FO: Requirements from Recent Customers/Prospects

ISOGEN has started doing a good bit of XSL FO development as well as
working with existing and potential customers on evaluating the
applicability of XSL FO to their existing documents. Out of this work
we've started to gather a list of requirements that cannot currently be
met with XSL 1.0. I reviewed the xsl-editors list back to Jan 2002 and
didn't see any of these mentioned (except for the indexing support), so
I thought I would list them here. 

We are currently working with two main types of documents: technical
manuals (e.g., user guides, reference manuals, aircraft maintenance
manuals, etc.) and serials (STM journals, designed magazines, etc.).
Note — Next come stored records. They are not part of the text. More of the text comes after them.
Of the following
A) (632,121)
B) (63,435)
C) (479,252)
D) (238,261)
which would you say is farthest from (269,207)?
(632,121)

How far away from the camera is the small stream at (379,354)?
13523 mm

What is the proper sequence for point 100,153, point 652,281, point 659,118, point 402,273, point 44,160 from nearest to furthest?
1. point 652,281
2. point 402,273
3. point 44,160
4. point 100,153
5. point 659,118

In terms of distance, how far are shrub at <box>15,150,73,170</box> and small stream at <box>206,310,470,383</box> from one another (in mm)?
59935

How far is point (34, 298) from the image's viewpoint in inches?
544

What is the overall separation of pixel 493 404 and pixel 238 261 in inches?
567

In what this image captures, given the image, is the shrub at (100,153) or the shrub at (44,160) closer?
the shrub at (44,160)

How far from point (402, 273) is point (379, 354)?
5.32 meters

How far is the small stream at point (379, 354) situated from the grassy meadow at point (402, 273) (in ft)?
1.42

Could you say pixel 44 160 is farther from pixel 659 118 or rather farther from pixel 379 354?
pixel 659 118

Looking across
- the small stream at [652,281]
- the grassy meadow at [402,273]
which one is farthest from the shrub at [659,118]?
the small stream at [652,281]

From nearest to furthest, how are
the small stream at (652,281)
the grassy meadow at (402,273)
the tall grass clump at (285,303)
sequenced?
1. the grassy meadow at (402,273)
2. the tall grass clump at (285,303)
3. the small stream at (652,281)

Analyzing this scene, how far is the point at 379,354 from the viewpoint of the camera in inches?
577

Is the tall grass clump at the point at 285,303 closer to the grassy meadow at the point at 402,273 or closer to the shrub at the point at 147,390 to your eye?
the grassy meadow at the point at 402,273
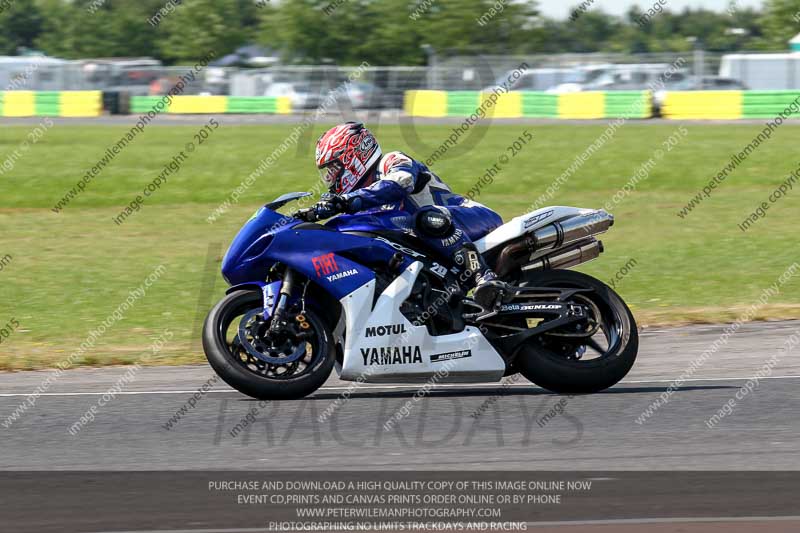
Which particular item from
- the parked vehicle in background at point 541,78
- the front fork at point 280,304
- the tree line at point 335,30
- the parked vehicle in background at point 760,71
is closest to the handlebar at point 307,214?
the front fork at point 280,304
We
are also starting to do some work with traditional book publishers, but
so far haven't found any requirements there that we can't meet (although
I'm sure there are some).

In addition to the composition-related requirements outlined below, we
also have a general requirement for getting feedback from the pagination
stage back to the initial FO generation stage--if there was a standard
way to do this we could develop, for example, multi-pass processes that
could be conditioned on page layout results in a way that FO processes
cannot be today except through proprietary extensions. It would also
enable the development of, for example, loose-leaf publishing solutions.
It might be as simple as standardizing the serialized representation of
area trees or it might require the definition of some sort of
input-structure to result page mapping format.

-----------------
Technical Manuals

For technical manuals, the unmet requirements I've identified are:

Hard Requirements:

- Collapsing of sequences of page number citations to unique numbers
(same requirement submitted by David Pawson). Both XSL Formatter and XEP
provide extensions to do this now and the lack of it is the only barrier
to automatically producing back-of-the-book indexes with FO. Note that
this has to work even if each page-number-citation is contained within a
basic-link (the normal practice for generating linked PDFs).

- Page position-sensitive headers/footers for tables. For example, I
need to be able to generate headers like "Table 1 (cont.)" on 2nd and
subsequent pages of a multi-page table. This appears to be impossible in
XSL 1.0. I think this requirement could be met by allowing marker
references in table headers and footers, for example.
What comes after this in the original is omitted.